課題内容> 次の映画の感想文を、最初から最後まで一字も変えずに書き写してください。

══ 本文 ══

時間構成も単純な編年体ではなく、新たな章が始まるごとに時間が遡ったりして設定も映像も意表をつき、しかも単純な回想ではなくそれ自体完結したエピソードにもなっていて、その中で冒頭の謎めいたところが説明的でなく解き明かされていく話法が秀逸。

タイトルのブリムストーンとは硫黄の意味だが、当然聖書のソドムとゴモラを滅ぼした硫黄の火からとっているのだろう。
登場する娼館の名がINFERNOというくらいなのだから。

バイオレンスシーンが必ずしも直接描写が多いわけではないのに非常に強烈。
ガイ・ピアース演じる牧師(というか、自ら語る言葉のように偽預言者=偽りの神の言葉を預かる者)が、「ファニーとアレクサンデル」のヴェルゲルス主教(ヤン・マルムシェー)のような継子いじめ(しかもここでは性的虐待すら含む)をするおぞましさは映画的文体の強靭さがなければ耐えられないレベル。
あるいは「狩人の夜」のロバート・ミッチャムのように、いったいどこまで普通の人間なのかそれとも超自然的な存在なのかわからないような感じもある。
子羊を惨殺するのは自らをよき羊飼い=キリストに喩えているつもりか。

ヒロインが猿轡のような器具をはめられたり舌を切ったりしてしてはじめにあるもの=言葉を奪われている存在なのが象徴的。

牧師が処女性にバカにこだわる(なぜ聖母マリアは処女で子供を産むのか)のは命が生まれること=自分の生まれたこと自体に憎しみを持ってるのではないか、と思わせるくらいで、不気味なのはそういう性向を持つ男は割と一般的にいるのではないかという予感を感じされるところ。

═══
══ データ抜粋 ══

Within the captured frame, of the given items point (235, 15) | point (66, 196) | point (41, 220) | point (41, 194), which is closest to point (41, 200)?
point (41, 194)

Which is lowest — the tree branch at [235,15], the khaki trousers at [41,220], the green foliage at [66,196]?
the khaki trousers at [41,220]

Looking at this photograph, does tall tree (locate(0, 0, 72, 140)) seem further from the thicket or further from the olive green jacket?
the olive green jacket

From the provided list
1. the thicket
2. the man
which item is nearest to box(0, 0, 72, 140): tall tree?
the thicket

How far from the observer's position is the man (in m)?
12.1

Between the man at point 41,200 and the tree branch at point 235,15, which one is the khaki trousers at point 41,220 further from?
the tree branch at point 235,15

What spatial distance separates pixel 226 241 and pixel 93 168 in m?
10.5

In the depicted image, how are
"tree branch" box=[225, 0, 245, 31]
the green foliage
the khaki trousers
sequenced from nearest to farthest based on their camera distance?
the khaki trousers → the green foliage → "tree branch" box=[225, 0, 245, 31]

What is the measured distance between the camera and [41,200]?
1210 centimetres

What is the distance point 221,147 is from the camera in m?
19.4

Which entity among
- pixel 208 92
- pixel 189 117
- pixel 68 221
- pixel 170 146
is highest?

═══

正解>
時間構成も単純な編年体ではなく、新たな章が始まるごとに時間が遡ったりして設定も映像も意表をつき、しかも単純な回想ではなくそれ自体完結したエピソードにもなっていて、その中で冒頭の謎めいたところが説明的でなく解き明かされていく話法が秀逸。

タイトルのブリムストーンとは硫黄の意味だが、当然聖書のソドムとゴモラを滅ぼした硫黄の火からとっているのだろう。
登場する娼館の名がINFERNOというくらいなのだから。

バイオレンスシーンが必ずしも直接描写が多いわけではないのに非常に強烈。
ガイ・ピアース演じる牧師(というか、自ら語る言葉のように偽預言者=偽りの神の言葉を預かる者)が、「ファニーとアレクサンデル」のヴェルゲルス主教(ヤン・マルムシェー)のような継子いじめ(しかもここでは性的虐待すら含む)をするおぞましさは映画的文体の強靭さがなければ耐えられないレベル。
あるいは「狩人の夜」のロバート・ミッチャムのように、いったいどこまで普通の人間なのかそれとも超自然的な存在なのかわからないような感じもある。
子羊を惨殺するのは自らをよき羊飼い=キリストに喩えているつもりか。

ヒロインが猿轡のような器具をはめられたり舌を切ったりしてしてはじめにあるもの=言葉を奪われている存在なのが象徴的。

牧師が処女性にバカにこだわる(なぜ聖母マリアは処女で子供を産むのか)のは命が生まれること=自分の生まれたこと自体に憎しみを持ってるのではないか、と思わせるくらいで、不気味なのはそういう性向を持つ男は割と一般的にいるのではないかという予感を感じされるところ。